— begin RECORD LIST —

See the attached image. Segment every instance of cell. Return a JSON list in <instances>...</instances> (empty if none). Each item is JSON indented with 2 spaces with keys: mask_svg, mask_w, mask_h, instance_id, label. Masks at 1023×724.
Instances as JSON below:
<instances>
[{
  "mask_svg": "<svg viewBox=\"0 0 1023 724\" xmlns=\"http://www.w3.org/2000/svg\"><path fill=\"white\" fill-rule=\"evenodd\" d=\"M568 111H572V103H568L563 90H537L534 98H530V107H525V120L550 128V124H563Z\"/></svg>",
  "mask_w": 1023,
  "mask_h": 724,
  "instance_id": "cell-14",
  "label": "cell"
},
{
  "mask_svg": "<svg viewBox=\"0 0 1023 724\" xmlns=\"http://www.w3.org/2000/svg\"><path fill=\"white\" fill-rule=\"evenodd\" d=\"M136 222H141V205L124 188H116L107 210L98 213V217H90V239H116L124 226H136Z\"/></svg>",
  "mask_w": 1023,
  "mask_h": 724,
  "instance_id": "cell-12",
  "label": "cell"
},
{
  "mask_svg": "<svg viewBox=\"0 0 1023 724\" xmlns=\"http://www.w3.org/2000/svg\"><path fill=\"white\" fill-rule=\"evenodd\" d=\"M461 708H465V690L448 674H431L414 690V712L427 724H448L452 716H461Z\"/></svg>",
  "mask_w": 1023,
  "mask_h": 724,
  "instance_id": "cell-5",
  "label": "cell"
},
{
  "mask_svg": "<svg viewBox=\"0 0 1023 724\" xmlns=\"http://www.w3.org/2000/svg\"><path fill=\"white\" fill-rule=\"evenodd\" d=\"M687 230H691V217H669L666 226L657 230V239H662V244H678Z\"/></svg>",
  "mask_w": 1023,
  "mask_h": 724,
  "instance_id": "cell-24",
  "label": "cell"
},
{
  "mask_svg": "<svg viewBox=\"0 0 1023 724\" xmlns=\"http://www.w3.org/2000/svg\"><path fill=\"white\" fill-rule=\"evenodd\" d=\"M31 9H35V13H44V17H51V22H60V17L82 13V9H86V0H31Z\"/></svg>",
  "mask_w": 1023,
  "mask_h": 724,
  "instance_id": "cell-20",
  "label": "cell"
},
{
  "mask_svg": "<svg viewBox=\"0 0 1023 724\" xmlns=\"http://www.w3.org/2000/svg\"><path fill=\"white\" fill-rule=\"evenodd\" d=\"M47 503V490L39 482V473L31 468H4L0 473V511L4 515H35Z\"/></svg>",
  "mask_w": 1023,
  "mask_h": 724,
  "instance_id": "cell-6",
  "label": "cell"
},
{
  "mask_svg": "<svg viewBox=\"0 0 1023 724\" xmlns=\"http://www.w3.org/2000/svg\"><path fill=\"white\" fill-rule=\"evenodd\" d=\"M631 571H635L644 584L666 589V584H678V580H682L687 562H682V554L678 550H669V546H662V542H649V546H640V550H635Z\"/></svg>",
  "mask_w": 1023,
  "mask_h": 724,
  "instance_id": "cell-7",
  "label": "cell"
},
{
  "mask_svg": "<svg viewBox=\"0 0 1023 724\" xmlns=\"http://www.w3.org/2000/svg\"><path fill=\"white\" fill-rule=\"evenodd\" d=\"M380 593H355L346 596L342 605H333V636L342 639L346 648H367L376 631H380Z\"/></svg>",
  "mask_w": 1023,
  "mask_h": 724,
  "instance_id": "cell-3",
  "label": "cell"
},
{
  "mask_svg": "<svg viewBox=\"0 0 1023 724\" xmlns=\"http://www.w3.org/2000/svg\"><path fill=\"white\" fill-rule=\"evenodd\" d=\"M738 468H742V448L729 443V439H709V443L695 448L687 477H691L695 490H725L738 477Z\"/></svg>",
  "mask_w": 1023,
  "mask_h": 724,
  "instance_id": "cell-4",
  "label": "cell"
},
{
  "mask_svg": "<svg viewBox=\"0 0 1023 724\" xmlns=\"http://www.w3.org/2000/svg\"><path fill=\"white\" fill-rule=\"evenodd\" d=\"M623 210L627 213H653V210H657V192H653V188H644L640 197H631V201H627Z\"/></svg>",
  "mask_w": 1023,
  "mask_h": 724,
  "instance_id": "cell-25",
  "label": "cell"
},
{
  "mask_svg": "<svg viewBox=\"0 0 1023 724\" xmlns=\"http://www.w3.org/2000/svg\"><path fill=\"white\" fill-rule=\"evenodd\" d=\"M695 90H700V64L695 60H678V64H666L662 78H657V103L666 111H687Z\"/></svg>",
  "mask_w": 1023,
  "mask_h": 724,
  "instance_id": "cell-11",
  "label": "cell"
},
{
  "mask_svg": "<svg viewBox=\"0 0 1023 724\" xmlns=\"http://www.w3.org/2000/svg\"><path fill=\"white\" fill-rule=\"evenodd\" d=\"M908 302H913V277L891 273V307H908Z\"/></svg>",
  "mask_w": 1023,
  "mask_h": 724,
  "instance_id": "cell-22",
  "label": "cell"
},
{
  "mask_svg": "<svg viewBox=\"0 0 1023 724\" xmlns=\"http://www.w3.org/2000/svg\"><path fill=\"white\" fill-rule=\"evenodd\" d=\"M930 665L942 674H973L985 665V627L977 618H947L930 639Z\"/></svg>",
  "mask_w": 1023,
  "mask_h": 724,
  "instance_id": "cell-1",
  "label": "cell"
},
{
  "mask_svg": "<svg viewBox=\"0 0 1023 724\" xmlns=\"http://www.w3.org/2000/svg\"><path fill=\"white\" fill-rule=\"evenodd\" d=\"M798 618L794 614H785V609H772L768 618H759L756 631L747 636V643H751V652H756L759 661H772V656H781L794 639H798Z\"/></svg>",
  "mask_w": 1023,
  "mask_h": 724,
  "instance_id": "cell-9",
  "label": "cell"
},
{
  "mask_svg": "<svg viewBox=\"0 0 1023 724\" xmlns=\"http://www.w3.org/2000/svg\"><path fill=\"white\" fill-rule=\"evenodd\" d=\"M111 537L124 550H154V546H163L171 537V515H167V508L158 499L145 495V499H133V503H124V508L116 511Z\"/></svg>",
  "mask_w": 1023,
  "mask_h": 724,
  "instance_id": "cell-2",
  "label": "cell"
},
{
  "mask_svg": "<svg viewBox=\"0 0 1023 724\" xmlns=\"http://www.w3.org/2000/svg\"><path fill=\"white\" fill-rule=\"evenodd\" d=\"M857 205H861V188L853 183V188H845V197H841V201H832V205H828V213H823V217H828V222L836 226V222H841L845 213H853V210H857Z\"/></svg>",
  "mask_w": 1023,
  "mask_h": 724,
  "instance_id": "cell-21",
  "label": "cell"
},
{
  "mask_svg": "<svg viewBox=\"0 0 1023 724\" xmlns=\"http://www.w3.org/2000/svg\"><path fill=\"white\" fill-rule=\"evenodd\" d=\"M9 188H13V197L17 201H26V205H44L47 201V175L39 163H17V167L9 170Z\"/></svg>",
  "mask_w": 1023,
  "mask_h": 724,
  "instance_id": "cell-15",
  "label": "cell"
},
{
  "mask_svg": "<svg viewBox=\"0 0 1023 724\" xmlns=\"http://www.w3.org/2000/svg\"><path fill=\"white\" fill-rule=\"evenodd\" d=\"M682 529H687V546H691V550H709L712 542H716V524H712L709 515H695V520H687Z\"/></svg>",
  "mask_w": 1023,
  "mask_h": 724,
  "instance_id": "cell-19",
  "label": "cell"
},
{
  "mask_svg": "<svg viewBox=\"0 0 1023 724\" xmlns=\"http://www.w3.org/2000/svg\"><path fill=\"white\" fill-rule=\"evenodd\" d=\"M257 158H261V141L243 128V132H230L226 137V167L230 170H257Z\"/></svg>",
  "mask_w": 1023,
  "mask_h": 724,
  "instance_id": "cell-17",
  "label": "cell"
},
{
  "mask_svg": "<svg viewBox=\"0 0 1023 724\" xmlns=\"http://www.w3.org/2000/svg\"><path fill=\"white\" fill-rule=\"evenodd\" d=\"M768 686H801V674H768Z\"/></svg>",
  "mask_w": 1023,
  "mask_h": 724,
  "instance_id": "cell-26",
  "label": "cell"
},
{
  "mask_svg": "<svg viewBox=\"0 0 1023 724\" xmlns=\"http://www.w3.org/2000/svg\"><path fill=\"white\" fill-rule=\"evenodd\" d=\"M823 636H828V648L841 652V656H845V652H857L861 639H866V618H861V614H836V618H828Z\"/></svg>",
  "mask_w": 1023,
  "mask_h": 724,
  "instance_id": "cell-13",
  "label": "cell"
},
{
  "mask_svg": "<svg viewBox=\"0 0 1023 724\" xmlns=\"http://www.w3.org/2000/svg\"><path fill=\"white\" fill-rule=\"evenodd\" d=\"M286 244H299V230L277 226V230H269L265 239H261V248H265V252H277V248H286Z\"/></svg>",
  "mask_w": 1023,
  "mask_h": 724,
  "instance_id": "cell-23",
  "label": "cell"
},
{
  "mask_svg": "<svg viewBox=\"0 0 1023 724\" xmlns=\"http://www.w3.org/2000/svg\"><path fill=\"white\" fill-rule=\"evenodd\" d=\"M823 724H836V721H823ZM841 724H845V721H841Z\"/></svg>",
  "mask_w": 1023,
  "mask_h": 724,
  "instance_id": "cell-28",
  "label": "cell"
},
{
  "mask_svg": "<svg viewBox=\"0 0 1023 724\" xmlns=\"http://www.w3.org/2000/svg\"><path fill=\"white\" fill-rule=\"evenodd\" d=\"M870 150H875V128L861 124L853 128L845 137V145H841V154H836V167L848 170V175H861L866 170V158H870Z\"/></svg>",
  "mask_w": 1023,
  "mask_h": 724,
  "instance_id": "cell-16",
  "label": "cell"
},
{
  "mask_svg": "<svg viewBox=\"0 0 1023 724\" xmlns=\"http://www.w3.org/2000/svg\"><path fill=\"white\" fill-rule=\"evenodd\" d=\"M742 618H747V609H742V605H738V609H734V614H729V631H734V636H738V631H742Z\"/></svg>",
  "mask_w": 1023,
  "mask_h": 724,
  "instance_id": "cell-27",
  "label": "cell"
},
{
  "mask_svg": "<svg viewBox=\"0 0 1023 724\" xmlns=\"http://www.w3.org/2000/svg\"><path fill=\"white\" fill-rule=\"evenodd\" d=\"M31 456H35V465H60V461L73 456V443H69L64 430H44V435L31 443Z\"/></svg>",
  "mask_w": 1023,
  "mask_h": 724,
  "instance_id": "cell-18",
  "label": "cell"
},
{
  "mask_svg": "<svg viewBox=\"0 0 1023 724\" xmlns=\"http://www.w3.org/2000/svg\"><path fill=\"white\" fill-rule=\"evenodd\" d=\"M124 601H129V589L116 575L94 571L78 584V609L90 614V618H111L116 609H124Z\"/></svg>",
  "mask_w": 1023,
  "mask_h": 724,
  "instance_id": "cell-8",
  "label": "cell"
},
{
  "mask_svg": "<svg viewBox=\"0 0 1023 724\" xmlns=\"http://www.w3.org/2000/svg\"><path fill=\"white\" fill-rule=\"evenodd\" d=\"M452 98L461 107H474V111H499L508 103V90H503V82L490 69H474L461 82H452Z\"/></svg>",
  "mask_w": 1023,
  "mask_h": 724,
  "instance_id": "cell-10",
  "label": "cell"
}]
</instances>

— end RECORD LIST —

• _SET EXERCISE_
Pull out every line in the listing above that contains the word "JSON" and copy each one.

• _SOLUTION BELOW_
See the attached image. Segment every instance of cell. Return a JSON list in <instances>...</instances> (empty if none). Each item is JSON indented with 2 spaces with keys: mask_svg, mask_w, mask_h, instance_id, label. Masks at 1023×724.
Instances as JSON below:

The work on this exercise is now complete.